▶ [Source extract]
--------------------------------

- Born: Zeynep Tanyalçın 28 July 1994 (age 32) İzmir, Turkey
- Origin: Turkey
- Genres: Hip hop; trap;
- Occupations: Rapper; singer; songwriter;
- Instrument: Vocals
- Years active: 2019–present
- Labels: RedKeys Music, Atlantic Records Germany
- Website: itslilzey.com

= Lil Zey =

Turkish singer and rapper (born 1994)

Zeynep Tanyalçın (born 28 June 1994), better known by her stage name Lil Zey, is a Turkish rapper, singer and songwriter.

==Biography==
Tanyalçın studied music management and songwriting at Berklee College of Music. In 2019, she voiced two songs in the album METFLIX, released under the label RedKeys Music. In the same year, she attracted the attention of the music market and the press with the song "Ötede Dur", released as a duet with KÖK$VL. She continued her career with the song "Yolumuz Yol Değil", which is a duet song with Khontkar. Towards the last months of 2019, she made a duet with Metth in the song "Marina". She released her first solo single named "Heveslenmem" in 2020. Tanyalçın signed a contract with "Universal Music Production" in 2020. Lil Zey was a nominee in the "Best Debut" category at the "17th Radyo Boğaziçi Music Awards" and later won.

--------------------------------

▶ [Data segment]
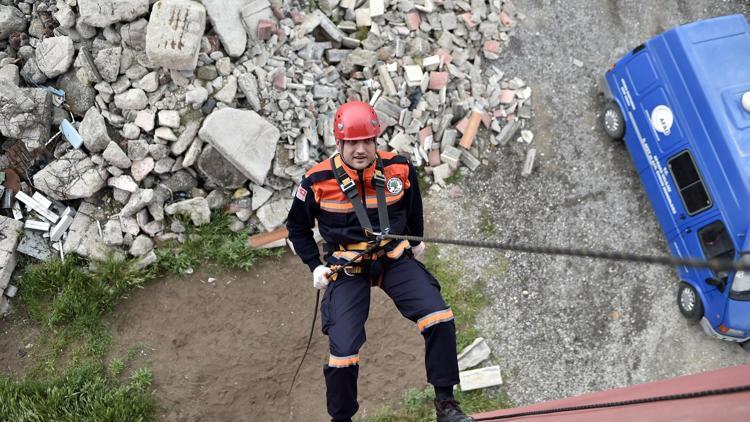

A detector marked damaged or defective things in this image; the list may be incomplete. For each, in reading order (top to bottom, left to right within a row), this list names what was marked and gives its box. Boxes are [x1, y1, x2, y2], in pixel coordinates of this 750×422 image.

--------------------------------

Duplicate the passage of the Lil Zey article between "- Born: Zeynep" and "rapper (born 1994)", inclusive. The material plays no part in what comes next.

▶ [Response box]
- Born: Zeynep Tanyalçın 28 July 1994 (age 32) İzmir, Turkey
- Origin: Turkey
- Genres: Hip hop; trap;
- Occupations: Rapper; singer; songwriter;
- Instrument: Vocals
- Years active: 2019–present
- Labels: RedKeys Music, Atlantic Records Germany
- Website: itslilzey.com

= Lil Zey =

Turkish singer and rapper (born 1994)